#### SOURCE DOCUMENT

# Catfish Connection



## H2O Mellon (Apr 5, 2004)

Placed an order for two rods & some line SUNDAY @ 6PM. Everything just arrived here on Tue @ 2:28PM. WOW! I didnt pay for any kind of express shipping either. They have a new regular customer now!


----------



## sliprig (Apr 6, 2004)

Can I sent you a list of what I need. That way when you sell it in a couple weeks/months, I can get exactly what I want. Say for 50 cent on the dollar  

Sliprig


----------



## flathunter (Apr 5, 2004)

Been telling you for awhile Bryan, they are the best!


----------



## flathunter (Apr 5, 2004)

They are addicting however..I have one credit card I use just for them, I GET IT PAID DOWN SOME AND ALWAYS ORDER MORE!


----------



## H2O Mellon (Apr 5, 2004)

Sliprig, I doubt youd want these rods. Jack made fun or me, but I caught a channel on one of them today. Nice way to break em in, arrived @ 2:30PM, had a fish on @ 5:30PM!


----------



## flathunter (Apr 5, 2004)

Bryan I gaurentee those rods will handle a 40-lb flat.


----------



## H2O Mellon (Apr 5, 2004)

Jack, dont you wish they had their own crdit card, or at least a credit line.

FYI:

The wife took my Jeep to the store around 9pm, the rods were still in there, she comes back & says, "When did you get two new Glow Rods, you didnt have those before"----


----------



## flathunter (Apr 5, 2004)

Always hide your new stuff!


----------



## Snobal (Jul 26, 2005)

I ordered from them last year and had no problems. I would advise shopping around before purchasing. Some of their prices are higher than local sporting goods stores.


----------



## flathunter (Apr 5, 2004)

########

# EXERCISE INSTRUCTIONS:
a - Translate this sentence from the forum thread into Spanish: "I ordered from them last year and had no problems."
b - Write out the passage of the forum thread starting at "# Catfish Connection" and ending at "(Apr 6, 2004)".

#### PROVIDED MATERIAL

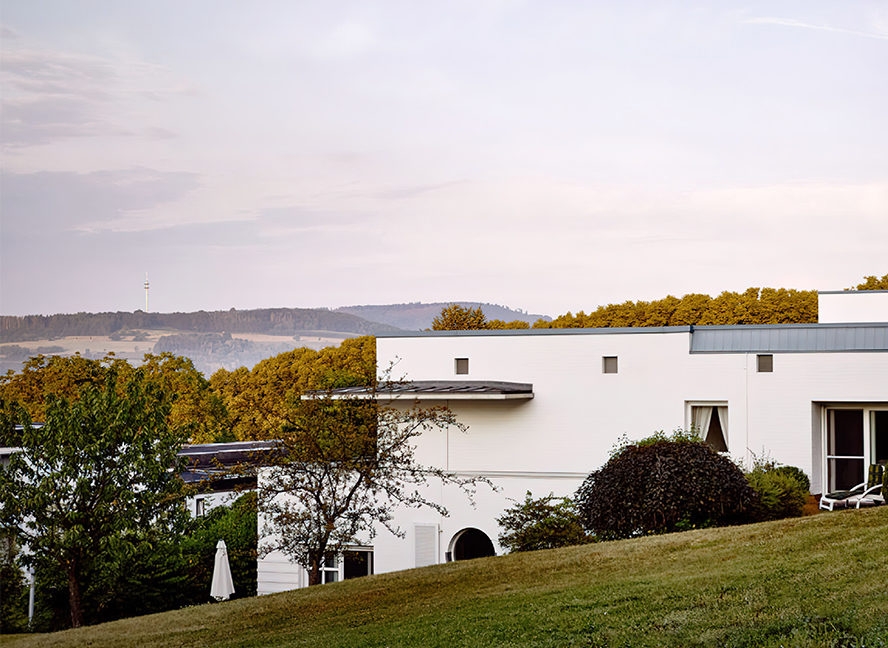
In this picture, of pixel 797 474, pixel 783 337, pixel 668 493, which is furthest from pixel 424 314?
pixel 668 493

########

# EXERCISE SOLUTIONS:
a - Les hice un pedido el año pasado y no tuve ningún problema.

b -
# Catfish Connection



## H2O Mellon (Apr 5, 2004)

Placed an order for two rods & some line SUNDAY @ 6PM. Everything just arrived here on Tue @ 2:28PM. WOW! I didnt pay for any kind of express shipping either. They have a new regular customer now!


----------



## sliprig (Apr 6, 2004)